Integrating Euclidean and non-Euclidean spatial information for deep learning-based spatiotemporal hydrological simulation

Deng L, Zhang X, Slater LJ, Liu H, Tao S

Spatiotemporal deep learning (DL) has emerged as a promising paradigm for hydrological simulation compared with lumped models using basin-averaged inputs. However, existing research primarily focuses on either Euclidean data, characterized by regular structures such as grid-like meteorological forcing, or non-Euclidean data, which features irregular topological connectivity such as downstream information transfer. Here, a novel spatiotemporal DL-based approach is developed to integrate both types of spatial information for streamflow modeling. Our proposed model utilizes convolutional neural network (CNN)- and graph neural network (GNN)-based modules to extract the spatial features of Euclidean and non-Euclidean data, respectively. Spatial-attention mechanisms are incorporated into these modules to automatically focus on important features. Long Short-Term Memory (LSTM) networks are then employed to capture temporal dependencies. The adaptability and response of the spatiotemporal DL-based model to different Euclidean and non-Euclidean inputs are investigated. The proposed model is applied to simulate multi-step and multi-gauge streamflow in the mid-lower Hanjiang River basin (ML-HRB), one of the largest sub-basins of the Yangtze River.
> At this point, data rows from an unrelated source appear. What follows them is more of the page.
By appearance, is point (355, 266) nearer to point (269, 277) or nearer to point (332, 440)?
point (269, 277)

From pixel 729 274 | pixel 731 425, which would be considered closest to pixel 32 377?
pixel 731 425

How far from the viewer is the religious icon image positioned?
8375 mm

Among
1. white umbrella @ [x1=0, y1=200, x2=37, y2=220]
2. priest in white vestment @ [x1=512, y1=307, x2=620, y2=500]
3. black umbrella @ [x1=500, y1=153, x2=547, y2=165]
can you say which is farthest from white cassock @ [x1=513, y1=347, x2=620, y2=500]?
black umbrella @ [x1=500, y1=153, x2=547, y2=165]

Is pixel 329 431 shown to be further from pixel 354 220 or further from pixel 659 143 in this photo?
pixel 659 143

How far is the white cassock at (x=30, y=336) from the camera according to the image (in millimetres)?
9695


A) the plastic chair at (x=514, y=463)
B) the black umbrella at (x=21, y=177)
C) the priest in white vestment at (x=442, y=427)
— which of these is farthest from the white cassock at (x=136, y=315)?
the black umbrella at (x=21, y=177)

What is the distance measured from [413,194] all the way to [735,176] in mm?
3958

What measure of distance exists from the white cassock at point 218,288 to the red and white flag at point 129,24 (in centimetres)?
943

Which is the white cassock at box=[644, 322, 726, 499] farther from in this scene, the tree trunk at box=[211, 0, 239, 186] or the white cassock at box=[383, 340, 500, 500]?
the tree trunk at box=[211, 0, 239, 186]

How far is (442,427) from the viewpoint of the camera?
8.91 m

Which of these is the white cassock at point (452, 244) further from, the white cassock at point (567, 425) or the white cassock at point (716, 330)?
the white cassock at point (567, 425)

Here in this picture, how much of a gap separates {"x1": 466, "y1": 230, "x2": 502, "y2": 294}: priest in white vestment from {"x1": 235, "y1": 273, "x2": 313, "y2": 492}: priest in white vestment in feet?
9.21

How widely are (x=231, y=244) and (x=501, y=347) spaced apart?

Results show that when integrating Euclidean and non-Euclidean spatial data, the proposed model outperforms comparative models temporally, spatially and spatiotemporally. The average model improvements across all steps and gauges are of 17.75 % for the Nash-Sutcliffe Efficiency coefficient (NSE), 9.02 % for the correlation coefficient (CC), and 14.79 % for the Kling–Gupta efficiency metric (KGE), compared with the commonly-used lumped LSTM model. The simulations of the tributary stream gauges are particularly sensitive to model refinements and spatial input selection. This study sheds light on the potential of integrating different kinds of spatial information for spatiotemporal DL-based simulation.